Sinto falta - Saudades de outrora (Epílogos de infância)
Já senti
saudades.
Ao longo do
tempo eu vi a escassez de alguns valores. Da penúria dos encontros e
desencontros, dos epílogos, desfechos, coroações e nascimentos.
Sinto saudades
de um espaço perdido no tempo, da magia do desconhecido, do aprendizado do
conhecido.
Do viver a
noite na ternura de uma roda de amigos a brincar. Sinto saudades dos choros
calados.
Os sonhos de
outrora, o esquecimento levou pra longe. Eu não sei mais. Sonhos, aspirações de
que eu não pude sonhar, sonhos que eu não consegui alcança-los, quimeras da
minha infância.
Sinto falta
do tempo em que não via maldade estampado nas pessoas, pois a única maldade era
a negação. Do tempo em que eu achava que tudo era eterno, que tudo era para
sempre, até conhecer as mortes e funerais.
Sinto
saudades daquelas pessoas que fizeram parte da minha vida e que hoje não tenho
mais noticias, dos que brincaram comigo e hoje eu nem entrevejo, vi num vislumbre
encantador a se tornar aquela essência perdida, esquecida nos desencontros.
Sinto falta
dos sonhos que esqueci, dos aniversários, da música que não ouvi, dos balões
coloridos, dos amores que perdi.
Sinto falta
dos desejos que ocultei, sinto falta das imaginações interrompidas, dos dias
que não dancei, do tempo em que eu não cantei.
Saudades da
liberdade a florar em um campo em que eu podia sonhar.
Da aquarela
borrada, das cores que não foram pintadas, das ilusões que eu não pude comprar.
Da inocência
que foi roubada, da pureza deteriorada. Tais coisas que carregam na mala da
infância, hoje apenas coisas que se perderam com o vento e levadas pra longe.
Saudades de
acordar cedo e correr pra ver o sol nascer, de quando anoitecer ver a lua a
brilhar e puder sonhar de um dia chegar lá.
Das noites
de mais sã calmaria.
Sinto falta
que as únicas preocupações eram o programa infantil da TV que não conseguia
assistir, dos doces que não ganhei e dos que não pude comer, de correr atrás de
confeitos, dos brigadeiros roubados em aniversários, das velas e dos “com quem
será”.
Sinto
saudades das aulas perdidas, dos colegas com quem eu não brinquei. Da desculpa
da dor de barriga pra não ir à escola. Dos desenhos que foram rasgados, das
pinturas bonitas e perdidas de um retrato.
Sinto falta
das brincadeiras que não foram executadas, de correr atrás de pipas, de correr atrás
das folhas de outono que caia e do desejo de guarda-las para o futuro. Do verão
na praia e dos castelos construídos com areia e derrubados e levados pelo mar. Do
inverno com medo das trovoadas a correr pra cama de seus pais. De que o único pesadelo
era sonhar com monstros. Hoje descobri
que monstros somos nós por destruímos os sonhos.

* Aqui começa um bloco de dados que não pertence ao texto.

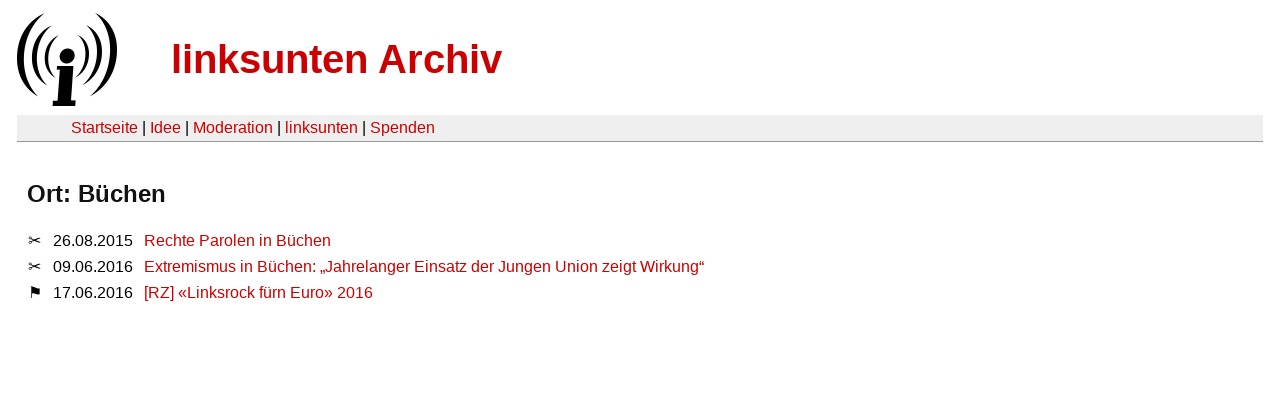

--- FILE ---
content_type: text/html
request_url: https://linksunten.indymedia.org/archiv/orte/13433/alles/index.html
body_size: 829
content:
<!DOCTYPE html PUBLIC "-//W3C//DTD XHTML 1.0 Transitional//EN"
        "http://www.w3.org/TR/xhtml1/DTD/xhtml1-transitional.dtd">
<html xmlns="http://www.w3.org/1999/xhtml" xml:lang="de" lang="de" dir="ltr">
<head>
  <meta http-equiv="Content-Type" content="text/html; charset=utf-8" />
  <meta http-equiv="Content-Style-Type" content="text/css" />
  <meta http-equiv="Content-Type" content="text/html; charset=utf-8" />
  <title>linksunten Archiv: Ort: Büchen</title>
  <link rel="shortcut icon" href="../../../../static/favicon.ico" type="image/x-icon" />
  <link type="text/css" rel="stylesheet" media="all" href=../../../../static/linksunten.css />
</head>
<body class="not-front not-logged-in page-node node-type-story no-sidebars i18n-de">
<div id="center">
<a name="top"></a>
<table id="header">
  <tr>
    <td>
      <a href="../../../../index.html" title="((i))"><img src="../../../../static/logo.png" alt="((i))" /></a>
    </td>
    <td>
      <h1 id="site-name"><a href="../../../../index.html" title="linksunten Archiv">linksunten Archiv</a></h1>
    </td>
  </tr>
</table>
<table id="wrapper-header-table"><tr>
<td id="wrapper-header-table-td-left"></td>
<td>
<table id="header-table">
  <tr>
    <td>
      <table id="header-table-links">
        <tr>
          <td id="header-table-td-left"></td>
          <td id="header-table-td-links">
            <a href="../../../../index.html">Startseite</a>&nbsp;| <a href=../../../../node/1/index.html>Idee</a>&nbsp;| <a href=../../../../node/350/index.html>Moderation</a>&nbsp;| <a href="../../../../user/7/blog/index.html">linksunten</a>&nbsp;| <a href="../../../../donate/index.html">Spenden</a>
          </td>
        </tr>
      </table>
    </td>
  </tr>
</table>
</td>
<td id="wrapper-header-table-td-right"></td>
</tr>
</table>
<table id="content">
  <tr>
    <td class="main-content" id="content-none">
      <div class="content">

<h2 class="content-title">Ort: Büchen</h2>
<table class='archive-table'>
  <tr id='2015-08-26' class='archive-tr'>
    <td class='archive-td archive-nid'>
      &#x2702
    </td>
    <td class='archive-td archive-empty'>
    </td>
    <td class='archive-td'>
      26.08.2015
    </td>
    <td class='archive-td archive-empty'>
    </td>
    <td class='archive-td'>
      <a href="../../../../node/151455/index.html">Rechte Parolen in Büchen </a>
    </td>
  </tr>
  <tr id='2016-06-09' class='archive-tr'>
    <td class='archive-td archive-nid'>
      &#x2702
    </td>
    <td class='archive-td archive-empty'>
    </td>
    <td class='archive-td'>
      09.06.2016
    </td>
    <td class='archive-td archive-empty'>
    </td>
    <td class='archive-td'>
      <a href="../../../../node/181507/index.html">Extremismus in Büchen: „Jahrelanger Einsatz der Jungen Union zeigt Wirkung“ </a>
    </td>
  </tr>
  <tr id='2016-06-17' class='archive-tr'>
    <td class='archive-td archive-nid'>
      &#x2691
    </td>
    <td class='archive-td archive-empty'>
    </td>
    <td class='archive-td'>
      17.06.2016
    </td>
    <td class='archive-td archive-empty'>
    </td>
    <td class='archive-td'>
      <a href="../../../../node/182378/index.html">[RZ] «Linksrock fürn Euro» 2016</a>
    </td>
  </tr>
</table>

        <br />
        <br />
      </div>
    </td>
  </tr>
</table>
</body>
</html>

Sonhei em ser grande, hoje eu sonho em ser
pequeno. Hoje o tudo de metáforas, toda essa magia cada vez mais extinta pelas
pessoas afora.
Chega um tempo em que o hoje se torna
motivo de saudades.
‘Não me leve
agora. Eu não quero ir embora, tenho tanto pra fazer e motivos pra crer que
ainda não é hora. ’
- Epílogos e finais
Sinto falta da
vida que não vivi, sinto falta do céu estrelado daquela noite serena, da dor de
um joelho ralado, do beijinho de boa noite que não foi dado. Sinto falta dos
brinquedos quebrados, dos amigos deixados, dos entes que não voltaram. Mas,
também sinto falta do tempo desperdiçado, dos tempos e vidas perdidas, do
tempo que eu perdi. E desse eu sei que só me resta sentir saudade.